Remembering Bob Dole, Giant Of The Senate
Robert Joseph Dole, longtime senator from Kansas, passed away on Dec. 5 at the age of 98. The world had long ago moved on, but even as recently as last year, reporters would occasionally ask him to opine on the news of the day. I suppose he was to today’s youth like 1936 GOP presidential nominee Alf Landon, another Kansan, was to me in my younger years: a retired politician who could be counted on for an entertaining and succinct line that illuminated some of the inner workings of politics.
Dole was more than that, though. He was a giant of the Senate for many years. During his time, the Senate had begun to wane in power, but it was still far more of a governing force than it is today. Having ceded so much to the Executive Branch over the past decades, today’s Congress acts more like a corporate policy board than a governing board. In Dole’s day, they did a lot more governing. The positions members of Congress took and the cases they made on the Sunday news shows were more important, and more interesting, because they had more impact.
And Sen. Dole was always interesting. He knew the intricacies of every bill being marked up and debated, which senators favored what (there was much more crossing of party lines back then), and how things would likely play out in the end. A man of compromise who would not compromise his principles, he understood how much his fellow senators would give and take. Between growing up in Kansas during the Depression and having a shoulder blown off (permanently laming his right arm), he knew the importance of “calling a thing what it is.”
My favorite Bob Dole line was written by a speechwriter, but I still give him credit for it. When he accepted the Republican nomination for president in 1996, he said that “a government that seizes control of the economy for the good of the people ends up seizing control of the people for the good of the economy.” Whomp! There it is!
It was a great speech, one of many he gave that year. Looking back, I can see how prophetic he was, too. He saw the devastation that the breakdown of the American family would bring and how it would disproportionately impact the wage earners and the poor. My wife, Cheryl, and I were all in for Dole that year. We have a fun home video of our three-year-old chanting “Dole-Kemp! Dole-Kemp!” as we watched the convention.
Of course, he went on to lose. The country re-elected Bill Clinton. One can only speculate how a Dole presidency would have gone, and there certainly would have been complications and bumps in the road had that happened. But with Dole we would not have had the Lewinsky scandal or anything approaching it. I am convinced that that affair had a much more negative impact than “just” intensifying partisanship in D.C. Its impact on popular culture was a major contributor to the weakening of morality in our country.
I recall how horrified I was when a youth of my acquaintance, referring to the president, remarked to me how “everyone does it” (i.e., adultery and fornication). I assured her that, no, everyone does not. Still, the lesson a generation — egged on by the media, Hollywood and our largest political party —learned was, “it’s just sex.”
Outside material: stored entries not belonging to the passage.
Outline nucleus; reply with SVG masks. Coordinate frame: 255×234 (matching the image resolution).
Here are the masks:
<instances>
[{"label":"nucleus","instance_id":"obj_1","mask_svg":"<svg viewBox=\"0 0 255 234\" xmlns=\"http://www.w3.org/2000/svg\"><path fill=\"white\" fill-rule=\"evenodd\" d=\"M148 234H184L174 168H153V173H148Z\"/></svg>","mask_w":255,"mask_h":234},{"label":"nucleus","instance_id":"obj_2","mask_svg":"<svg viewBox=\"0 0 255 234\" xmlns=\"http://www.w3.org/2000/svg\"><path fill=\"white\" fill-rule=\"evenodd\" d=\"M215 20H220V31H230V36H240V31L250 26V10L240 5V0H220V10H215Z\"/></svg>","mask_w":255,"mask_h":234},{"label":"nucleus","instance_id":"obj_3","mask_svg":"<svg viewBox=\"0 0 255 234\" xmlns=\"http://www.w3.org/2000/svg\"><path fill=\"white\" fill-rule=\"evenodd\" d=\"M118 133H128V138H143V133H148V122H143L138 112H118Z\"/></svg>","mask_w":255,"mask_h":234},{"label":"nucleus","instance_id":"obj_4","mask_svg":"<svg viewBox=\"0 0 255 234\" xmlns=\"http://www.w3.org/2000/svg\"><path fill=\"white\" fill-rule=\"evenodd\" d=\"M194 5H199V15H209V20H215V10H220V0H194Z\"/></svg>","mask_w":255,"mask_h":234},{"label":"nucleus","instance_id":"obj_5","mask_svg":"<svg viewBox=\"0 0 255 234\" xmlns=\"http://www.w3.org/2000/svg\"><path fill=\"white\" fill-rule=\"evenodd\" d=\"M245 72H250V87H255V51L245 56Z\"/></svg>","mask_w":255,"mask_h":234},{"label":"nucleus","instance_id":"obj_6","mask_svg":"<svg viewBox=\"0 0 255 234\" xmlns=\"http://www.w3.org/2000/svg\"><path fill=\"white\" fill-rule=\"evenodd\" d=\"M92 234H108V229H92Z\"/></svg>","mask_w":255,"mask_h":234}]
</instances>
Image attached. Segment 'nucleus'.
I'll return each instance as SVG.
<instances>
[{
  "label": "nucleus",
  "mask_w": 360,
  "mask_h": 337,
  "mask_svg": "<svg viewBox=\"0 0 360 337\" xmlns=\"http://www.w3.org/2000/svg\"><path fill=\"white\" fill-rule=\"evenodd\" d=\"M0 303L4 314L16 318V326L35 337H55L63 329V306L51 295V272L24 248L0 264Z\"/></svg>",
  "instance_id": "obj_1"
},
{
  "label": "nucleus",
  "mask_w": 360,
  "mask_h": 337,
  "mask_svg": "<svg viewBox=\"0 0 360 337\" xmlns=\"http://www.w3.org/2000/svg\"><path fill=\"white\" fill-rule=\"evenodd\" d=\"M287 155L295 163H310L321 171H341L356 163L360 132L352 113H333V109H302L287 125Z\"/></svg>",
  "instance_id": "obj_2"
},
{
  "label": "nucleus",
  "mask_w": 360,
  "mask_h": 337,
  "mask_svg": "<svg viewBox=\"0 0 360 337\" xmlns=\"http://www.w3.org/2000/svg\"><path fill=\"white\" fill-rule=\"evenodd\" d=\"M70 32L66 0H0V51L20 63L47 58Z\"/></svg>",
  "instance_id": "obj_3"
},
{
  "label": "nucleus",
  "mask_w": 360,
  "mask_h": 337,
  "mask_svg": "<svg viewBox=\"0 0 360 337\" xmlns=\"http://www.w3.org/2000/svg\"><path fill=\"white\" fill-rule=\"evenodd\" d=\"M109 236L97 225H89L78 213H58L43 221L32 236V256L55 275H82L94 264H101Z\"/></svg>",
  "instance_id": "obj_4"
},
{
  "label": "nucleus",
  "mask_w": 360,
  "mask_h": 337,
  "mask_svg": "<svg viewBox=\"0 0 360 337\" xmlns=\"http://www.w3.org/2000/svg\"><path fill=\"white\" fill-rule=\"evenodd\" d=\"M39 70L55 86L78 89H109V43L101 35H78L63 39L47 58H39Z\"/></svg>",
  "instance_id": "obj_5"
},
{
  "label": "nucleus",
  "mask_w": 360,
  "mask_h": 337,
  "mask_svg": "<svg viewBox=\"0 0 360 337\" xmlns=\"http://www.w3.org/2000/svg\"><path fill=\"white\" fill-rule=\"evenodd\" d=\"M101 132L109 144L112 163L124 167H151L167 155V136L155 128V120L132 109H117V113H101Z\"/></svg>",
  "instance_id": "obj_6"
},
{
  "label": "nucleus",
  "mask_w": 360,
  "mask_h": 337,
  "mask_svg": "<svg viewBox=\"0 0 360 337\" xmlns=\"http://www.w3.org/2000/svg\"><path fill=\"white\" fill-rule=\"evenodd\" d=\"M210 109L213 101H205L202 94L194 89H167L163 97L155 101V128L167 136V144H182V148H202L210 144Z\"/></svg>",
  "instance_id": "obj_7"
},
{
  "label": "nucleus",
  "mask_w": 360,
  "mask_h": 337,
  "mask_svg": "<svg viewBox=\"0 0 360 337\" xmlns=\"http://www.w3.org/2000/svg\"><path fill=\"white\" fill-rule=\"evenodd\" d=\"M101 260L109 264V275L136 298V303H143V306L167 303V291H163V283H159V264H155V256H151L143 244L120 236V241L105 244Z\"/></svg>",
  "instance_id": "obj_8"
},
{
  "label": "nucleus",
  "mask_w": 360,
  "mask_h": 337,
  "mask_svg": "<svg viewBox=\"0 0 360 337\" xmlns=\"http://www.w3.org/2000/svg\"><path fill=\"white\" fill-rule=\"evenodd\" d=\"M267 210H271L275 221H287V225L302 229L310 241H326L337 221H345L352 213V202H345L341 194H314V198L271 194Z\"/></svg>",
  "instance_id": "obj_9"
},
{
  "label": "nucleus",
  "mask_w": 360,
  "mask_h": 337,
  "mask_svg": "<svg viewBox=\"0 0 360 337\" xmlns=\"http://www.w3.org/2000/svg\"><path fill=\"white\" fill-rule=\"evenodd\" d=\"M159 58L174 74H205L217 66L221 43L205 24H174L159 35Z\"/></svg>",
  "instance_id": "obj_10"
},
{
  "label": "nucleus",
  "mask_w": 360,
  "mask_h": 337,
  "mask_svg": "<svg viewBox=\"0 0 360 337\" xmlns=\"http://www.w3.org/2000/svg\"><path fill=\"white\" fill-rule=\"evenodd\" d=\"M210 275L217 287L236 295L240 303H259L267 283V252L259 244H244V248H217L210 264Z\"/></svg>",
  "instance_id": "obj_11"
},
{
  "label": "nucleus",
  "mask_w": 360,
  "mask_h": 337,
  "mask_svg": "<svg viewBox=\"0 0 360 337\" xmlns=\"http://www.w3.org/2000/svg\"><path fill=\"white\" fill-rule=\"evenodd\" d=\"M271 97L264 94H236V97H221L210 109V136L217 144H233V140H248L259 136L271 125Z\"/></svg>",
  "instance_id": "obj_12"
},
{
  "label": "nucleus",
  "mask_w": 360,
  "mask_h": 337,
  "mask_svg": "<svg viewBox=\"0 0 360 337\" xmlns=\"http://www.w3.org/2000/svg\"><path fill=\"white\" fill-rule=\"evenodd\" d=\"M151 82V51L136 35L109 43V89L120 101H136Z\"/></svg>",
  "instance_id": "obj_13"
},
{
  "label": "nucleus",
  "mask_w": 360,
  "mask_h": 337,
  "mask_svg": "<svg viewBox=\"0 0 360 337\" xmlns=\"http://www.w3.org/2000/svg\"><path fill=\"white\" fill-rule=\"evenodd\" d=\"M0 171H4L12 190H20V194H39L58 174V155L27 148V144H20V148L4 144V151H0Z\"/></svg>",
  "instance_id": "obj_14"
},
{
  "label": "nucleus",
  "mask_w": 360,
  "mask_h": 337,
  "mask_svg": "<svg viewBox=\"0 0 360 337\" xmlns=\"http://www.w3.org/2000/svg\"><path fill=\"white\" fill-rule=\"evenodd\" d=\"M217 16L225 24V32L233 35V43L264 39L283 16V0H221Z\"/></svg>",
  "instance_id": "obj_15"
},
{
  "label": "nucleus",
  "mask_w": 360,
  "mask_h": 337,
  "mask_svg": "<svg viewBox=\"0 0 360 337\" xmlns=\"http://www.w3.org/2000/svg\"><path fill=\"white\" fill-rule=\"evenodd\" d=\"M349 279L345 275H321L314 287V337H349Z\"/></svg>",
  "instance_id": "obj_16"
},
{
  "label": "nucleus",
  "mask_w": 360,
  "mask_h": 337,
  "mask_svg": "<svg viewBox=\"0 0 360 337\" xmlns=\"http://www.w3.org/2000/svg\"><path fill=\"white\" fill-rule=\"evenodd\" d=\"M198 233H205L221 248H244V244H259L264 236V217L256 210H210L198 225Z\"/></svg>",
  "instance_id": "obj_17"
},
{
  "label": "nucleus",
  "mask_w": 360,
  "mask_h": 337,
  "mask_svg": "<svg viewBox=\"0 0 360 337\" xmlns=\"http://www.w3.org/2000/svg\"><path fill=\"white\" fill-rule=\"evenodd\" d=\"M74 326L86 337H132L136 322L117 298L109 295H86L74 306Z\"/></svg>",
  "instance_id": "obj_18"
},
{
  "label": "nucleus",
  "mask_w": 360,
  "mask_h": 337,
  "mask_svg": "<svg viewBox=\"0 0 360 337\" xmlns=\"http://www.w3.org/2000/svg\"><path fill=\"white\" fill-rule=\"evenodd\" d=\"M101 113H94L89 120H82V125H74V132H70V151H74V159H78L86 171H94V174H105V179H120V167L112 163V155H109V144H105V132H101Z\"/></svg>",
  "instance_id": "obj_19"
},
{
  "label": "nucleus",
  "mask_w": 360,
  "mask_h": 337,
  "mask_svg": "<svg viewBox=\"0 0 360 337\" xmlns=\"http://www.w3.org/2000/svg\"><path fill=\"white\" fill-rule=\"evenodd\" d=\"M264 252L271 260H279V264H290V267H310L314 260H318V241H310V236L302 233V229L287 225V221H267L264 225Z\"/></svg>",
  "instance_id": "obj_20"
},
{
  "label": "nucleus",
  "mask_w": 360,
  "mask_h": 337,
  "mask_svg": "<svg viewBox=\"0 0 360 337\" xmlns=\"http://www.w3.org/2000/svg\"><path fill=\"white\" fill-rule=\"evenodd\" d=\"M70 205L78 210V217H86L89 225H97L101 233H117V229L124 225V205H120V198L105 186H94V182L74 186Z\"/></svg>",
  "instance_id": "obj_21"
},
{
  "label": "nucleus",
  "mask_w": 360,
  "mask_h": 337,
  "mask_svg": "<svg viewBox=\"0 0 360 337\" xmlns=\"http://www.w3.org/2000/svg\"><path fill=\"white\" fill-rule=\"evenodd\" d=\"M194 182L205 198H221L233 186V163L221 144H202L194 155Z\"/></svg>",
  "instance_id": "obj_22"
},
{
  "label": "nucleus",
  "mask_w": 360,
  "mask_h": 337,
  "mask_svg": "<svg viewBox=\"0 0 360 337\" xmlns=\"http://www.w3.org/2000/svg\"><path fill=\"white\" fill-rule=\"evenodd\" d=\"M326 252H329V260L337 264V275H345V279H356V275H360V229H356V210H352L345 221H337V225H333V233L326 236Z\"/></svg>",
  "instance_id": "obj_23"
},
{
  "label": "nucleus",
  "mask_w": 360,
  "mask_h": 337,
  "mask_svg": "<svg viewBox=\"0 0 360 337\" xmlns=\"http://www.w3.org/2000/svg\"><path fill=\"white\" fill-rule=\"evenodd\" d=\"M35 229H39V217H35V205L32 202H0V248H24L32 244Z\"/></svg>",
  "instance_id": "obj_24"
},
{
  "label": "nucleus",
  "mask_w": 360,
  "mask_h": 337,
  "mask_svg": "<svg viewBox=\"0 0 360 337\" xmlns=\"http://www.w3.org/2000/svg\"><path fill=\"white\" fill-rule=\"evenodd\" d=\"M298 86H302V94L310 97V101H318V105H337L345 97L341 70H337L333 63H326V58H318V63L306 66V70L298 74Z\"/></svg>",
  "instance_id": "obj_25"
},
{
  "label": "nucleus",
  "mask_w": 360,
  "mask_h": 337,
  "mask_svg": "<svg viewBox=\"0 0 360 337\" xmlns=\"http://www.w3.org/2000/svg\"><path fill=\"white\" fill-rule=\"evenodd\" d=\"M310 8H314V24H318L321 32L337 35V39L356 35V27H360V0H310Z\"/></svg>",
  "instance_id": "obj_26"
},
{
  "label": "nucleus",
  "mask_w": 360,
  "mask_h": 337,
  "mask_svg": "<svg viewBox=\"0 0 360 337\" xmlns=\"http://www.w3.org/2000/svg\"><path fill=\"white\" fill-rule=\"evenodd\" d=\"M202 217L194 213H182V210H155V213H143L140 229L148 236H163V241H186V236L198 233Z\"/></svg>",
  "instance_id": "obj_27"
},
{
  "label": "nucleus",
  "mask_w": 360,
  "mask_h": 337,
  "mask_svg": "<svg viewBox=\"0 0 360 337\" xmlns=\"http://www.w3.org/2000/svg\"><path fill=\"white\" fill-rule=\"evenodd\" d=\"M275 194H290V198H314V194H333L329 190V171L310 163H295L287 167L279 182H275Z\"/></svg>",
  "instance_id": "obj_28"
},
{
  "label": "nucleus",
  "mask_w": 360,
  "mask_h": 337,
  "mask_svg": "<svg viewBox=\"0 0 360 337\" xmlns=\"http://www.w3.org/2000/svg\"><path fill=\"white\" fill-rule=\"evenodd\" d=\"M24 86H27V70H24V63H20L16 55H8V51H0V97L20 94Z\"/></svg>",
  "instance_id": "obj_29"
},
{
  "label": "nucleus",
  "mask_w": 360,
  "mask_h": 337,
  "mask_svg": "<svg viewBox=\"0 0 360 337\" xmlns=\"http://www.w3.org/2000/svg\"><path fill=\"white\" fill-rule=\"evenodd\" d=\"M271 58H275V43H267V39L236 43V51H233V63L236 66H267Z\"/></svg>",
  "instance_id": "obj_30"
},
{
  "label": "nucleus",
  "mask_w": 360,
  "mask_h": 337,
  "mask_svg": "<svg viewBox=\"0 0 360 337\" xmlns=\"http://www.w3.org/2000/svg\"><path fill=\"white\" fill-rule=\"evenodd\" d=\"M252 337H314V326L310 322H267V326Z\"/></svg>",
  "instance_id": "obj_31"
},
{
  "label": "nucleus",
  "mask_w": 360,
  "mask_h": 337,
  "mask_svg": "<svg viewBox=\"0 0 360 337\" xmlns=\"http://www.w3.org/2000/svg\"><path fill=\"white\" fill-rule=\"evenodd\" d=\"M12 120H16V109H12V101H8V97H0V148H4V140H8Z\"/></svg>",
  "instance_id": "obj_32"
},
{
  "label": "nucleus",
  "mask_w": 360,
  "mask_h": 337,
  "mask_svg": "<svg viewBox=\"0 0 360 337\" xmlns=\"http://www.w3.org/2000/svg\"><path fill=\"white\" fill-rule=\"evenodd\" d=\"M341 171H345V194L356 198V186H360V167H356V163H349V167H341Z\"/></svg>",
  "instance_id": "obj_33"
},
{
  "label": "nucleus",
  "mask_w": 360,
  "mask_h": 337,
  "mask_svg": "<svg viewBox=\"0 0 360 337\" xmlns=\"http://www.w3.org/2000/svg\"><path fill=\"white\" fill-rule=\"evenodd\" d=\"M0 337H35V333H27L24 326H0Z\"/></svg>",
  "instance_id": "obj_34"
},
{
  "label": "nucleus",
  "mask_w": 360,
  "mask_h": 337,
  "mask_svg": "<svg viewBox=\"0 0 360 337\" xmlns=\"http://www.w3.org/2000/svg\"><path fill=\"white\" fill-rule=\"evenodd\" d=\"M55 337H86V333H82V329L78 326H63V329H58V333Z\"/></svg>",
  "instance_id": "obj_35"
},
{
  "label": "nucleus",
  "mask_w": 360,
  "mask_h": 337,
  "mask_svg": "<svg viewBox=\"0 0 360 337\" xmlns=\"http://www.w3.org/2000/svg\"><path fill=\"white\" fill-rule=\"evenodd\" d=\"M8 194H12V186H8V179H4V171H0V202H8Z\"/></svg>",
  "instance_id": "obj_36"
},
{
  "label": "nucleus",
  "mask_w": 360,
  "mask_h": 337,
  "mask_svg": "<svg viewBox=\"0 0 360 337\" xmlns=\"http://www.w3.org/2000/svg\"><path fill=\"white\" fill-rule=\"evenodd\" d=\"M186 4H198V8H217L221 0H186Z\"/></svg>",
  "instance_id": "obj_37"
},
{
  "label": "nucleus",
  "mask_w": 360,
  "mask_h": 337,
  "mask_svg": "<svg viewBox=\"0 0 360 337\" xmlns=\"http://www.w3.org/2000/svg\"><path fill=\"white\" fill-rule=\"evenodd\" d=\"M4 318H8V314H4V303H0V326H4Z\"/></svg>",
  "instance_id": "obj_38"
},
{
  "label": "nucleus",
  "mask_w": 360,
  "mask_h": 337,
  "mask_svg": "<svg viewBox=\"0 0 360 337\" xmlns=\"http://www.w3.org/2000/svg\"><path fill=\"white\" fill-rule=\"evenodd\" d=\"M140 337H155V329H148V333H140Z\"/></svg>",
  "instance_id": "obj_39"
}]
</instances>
I think it is also entirely probable that, with a focus on governing rather than on interns, a President Dole would have gotten bin Laden before 9/11. Yes, that is speculation. But I have no doubt that he would have signed the Gingrich budgets. The “era of big government” that Bill Clinton proclaimed was over really would have been over. This is a fallen, sinful world, and we would have different problems, but, oh, how much better off would we be today were we to have had those three things: no national sex scandal, no 9/11, and a government living within its means.
I fondly recall my dad as a huge Dole fan. Dole was elected in 1960 and had quite a distinguished career before gaining the GOP nomination 36 years later. My dad had the habit of watching the nightly news before our family had dinner, and I recall more than once him telling us to be quiet because Dole was on. My dad grew up on a farm in the Great Depression, too, and also knew, as Dole said, “the relative size of a man compared to the lay of the land.” Facts trump dreams.
In remembering Dole, one could highlight his candidacy for vice-president when Ford tapped him for the ticket in 1976 or his moving, heartfelt eulogy at Nixon’s funeral. Also his decades-long rivalry with George H. W. Bush capped by the moving salute he gave at Bush 41’s funeral as he was helped out of his wheelchair. For lighter moments, see his appearance on “Saturday Night Live” with Norm MacDonald or his speech upon receiving the Medal of Freedom from Clinton in January 1997 (“I, Robert J. Dole, do solemnly swear . . . sorry, wrong speech.”)
As an amateur student of history, I do hope he is remembered by future generations in the way other giants of the Senate are remembered. I think he’s up there with Webster, Clay, Calhoun, Rayburn, Dirksen, and Byrd. Regardless of policies and positions, all were great leaders of their generation who faithfully served our country.
Rest in peace, Robert J. Dole, 1923—2021.